Теперь заговорил вполголоса и Ганс Касторп – он сидел на краешке стула возле кровати, наклонившись к царственному старику, зажав руки между коленями.
– Ведь она же гениальное создание, – заговорил он опять, – и этот муж в Закавказье, – вы, вероятно, знаете, что у нее есть муж в Закавказье, – так вот, он предоставляет ей быть свободной и гениальной – то ли от глупости, то ли от интеллигентности, – сказать не берусь, я этого типа не знаю. Во всяком случае, правильно делает, что предоставляет, и то и другое ей все равно дает болезнь, гениальный принцип болезни, которому она подвластна, и каждый, кто попал бы в положение ее мужа, правильно сделает, последовав его примеру, и не будет жаловаться и заглядывать в прошлое или в будущее…
– Вы жалуетесь? – спросил Пеперкорн и повернулся к нему лицом… В сумерках оно казалось мертвенным: бледные глаза смотрели устало из-под идольских складок на лбу, крупный разорванный рот был полуоткрыт, словно у трагической маски.
– Я не предполагал, – скромно отозвался Ганс Касторп, – что речь идет обо мне, и все это говорю к тому, чтобы вы, мингер Пеперкорн, не жаловались, и из-за того, что было прежде, не лишали меня своей благосклонности. Сейчас для меня это главное.
– И все-таки я, сам того не зная, должно быть, причинил вам глубокую боль.
– Если вы задаете вопрос мне, – возразил Ганс Касторп, – и если я отвечу утвердительно, то это прежде всего не должно означать, будто я не ценю великого блага быть знакомым с вами, а ведь это преимущество неразрывно связано с огорчением, о котором вы говорите.
– Благодарю вас, молодой человек, благодарю. Весьма ценю учтивость ваших бойких слов. Но, оставив в стороне наше знакомство…
– Наше знакомство трудно оставить в стороне, – возразил Ганс Касторп, – да мне и вовсе незачем оставлять его в стороне, чтобы совершенно чистосердечно ответить на ваш вопрос утвердительно.

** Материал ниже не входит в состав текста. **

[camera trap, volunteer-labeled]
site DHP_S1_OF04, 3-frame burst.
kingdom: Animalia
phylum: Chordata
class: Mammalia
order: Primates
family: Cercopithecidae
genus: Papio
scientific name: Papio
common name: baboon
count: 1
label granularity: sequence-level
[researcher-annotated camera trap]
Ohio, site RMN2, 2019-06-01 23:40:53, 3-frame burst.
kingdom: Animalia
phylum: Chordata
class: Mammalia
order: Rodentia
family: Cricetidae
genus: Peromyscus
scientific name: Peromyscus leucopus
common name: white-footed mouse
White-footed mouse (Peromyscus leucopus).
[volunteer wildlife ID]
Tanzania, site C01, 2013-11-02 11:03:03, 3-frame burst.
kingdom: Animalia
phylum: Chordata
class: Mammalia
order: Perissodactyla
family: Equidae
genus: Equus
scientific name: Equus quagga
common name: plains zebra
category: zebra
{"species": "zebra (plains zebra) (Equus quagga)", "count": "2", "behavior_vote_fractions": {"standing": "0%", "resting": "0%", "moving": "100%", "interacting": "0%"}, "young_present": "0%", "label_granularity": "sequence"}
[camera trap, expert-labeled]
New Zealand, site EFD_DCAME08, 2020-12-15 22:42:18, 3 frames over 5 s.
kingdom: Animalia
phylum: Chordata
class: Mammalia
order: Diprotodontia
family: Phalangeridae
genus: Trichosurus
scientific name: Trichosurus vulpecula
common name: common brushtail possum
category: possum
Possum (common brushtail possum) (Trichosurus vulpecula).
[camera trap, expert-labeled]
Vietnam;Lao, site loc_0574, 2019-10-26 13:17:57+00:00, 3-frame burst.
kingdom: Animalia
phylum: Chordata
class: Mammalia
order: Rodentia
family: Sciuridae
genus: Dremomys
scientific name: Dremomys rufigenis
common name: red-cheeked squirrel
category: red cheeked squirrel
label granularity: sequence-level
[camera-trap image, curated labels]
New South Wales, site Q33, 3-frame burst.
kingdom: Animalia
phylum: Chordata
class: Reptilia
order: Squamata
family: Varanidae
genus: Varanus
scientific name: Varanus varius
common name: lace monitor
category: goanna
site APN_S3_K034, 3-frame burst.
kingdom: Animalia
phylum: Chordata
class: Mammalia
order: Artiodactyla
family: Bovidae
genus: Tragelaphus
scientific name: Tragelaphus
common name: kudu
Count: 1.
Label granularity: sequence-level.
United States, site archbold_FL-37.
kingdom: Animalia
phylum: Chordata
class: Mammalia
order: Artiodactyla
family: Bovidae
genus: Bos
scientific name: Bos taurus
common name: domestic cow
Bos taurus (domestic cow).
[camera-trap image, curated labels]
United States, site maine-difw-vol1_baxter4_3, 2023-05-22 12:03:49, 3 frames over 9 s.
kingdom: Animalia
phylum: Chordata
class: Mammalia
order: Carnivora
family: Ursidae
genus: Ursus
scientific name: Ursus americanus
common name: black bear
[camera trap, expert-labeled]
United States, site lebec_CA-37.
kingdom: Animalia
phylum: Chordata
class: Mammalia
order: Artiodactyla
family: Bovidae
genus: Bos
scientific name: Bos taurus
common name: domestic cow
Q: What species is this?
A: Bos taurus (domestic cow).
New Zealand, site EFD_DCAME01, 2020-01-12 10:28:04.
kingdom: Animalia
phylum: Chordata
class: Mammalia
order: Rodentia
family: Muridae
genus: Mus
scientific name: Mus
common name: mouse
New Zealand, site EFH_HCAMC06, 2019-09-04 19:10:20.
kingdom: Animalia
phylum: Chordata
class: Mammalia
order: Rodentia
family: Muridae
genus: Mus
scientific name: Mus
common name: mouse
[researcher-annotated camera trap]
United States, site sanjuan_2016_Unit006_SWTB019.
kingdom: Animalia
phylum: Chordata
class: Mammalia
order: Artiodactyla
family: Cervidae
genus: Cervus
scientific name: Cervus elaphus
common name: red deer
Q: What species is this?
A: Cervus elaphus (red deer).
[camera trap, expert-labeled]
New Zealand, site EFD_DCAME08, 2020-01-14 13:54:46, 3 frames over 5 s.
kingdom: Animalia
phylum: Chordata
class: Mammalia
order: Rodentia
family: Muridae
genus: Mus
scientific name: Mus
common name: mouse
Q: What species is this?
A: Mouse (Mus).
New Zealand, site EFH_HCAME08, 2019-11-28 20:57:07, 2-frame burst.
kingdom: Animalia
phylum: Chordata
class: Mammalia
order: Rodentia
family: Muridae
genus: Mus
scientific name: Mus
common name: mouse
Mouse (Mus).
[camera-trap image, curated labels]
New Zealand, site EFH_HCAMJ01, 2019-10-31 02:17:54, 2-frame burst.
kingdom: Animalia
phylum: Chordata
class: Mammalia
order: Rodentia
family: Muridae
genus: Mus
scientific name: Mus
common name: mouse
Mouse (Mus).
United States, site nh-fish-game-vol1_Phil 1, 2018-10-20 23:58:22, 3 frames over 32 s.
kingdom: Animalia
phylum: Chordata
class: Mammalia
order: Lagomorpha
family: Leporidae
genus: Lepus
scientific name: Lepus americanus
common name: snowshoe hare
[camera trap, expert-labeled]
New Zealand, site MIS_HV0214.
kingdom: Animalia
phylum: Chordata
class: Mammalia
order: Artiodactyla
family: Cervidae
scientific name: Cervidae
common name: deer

То, что Клавдия вернулась с человеком ваших масштабов, могло только усилить и осложнить мое огорчение от того, что она вообще вернулась в сопровождении кого-то другого. Это очень меня мучило, мучит и теперь, не отрицаю, и я нарочно опираюсь на положительную сторону всей этой истории, то есть на мое искреннее уважение к вам, мингер Пеперкорн, хотя, сознаюсь, в этом скрыт и некоторый подвох в отношении вашей спутницы; ведь женщинам не очень нравится, если их возлюбленные дружат между собой.
– Вы правы, – отозвался Пеперкорн, незаметно улыбнувшись, и провел ладонью по губам и подбородку, словно боялся, что мадам Шоша может увидеть эту улыбку. Скромно усмехнулся и Ганс Касторп, потом оба кивнули, словно с чем-то втайне соглашаясь.
– Эту маленькую месть, – продолжал Ганс Касторп, – я мог себе в конце концов позволить, ведь если говорить обо мне, то у меня все же есть некоторые основания жаловаться – не на Клавдию, но вообще на свою жизнь, на свою судьбу, а так как я имею честь пользоваться вашим доверием и сейчас такие совершенно необычные минуты сумерек, то я попытаюсь хотя бы приблизительно рассказать о себе.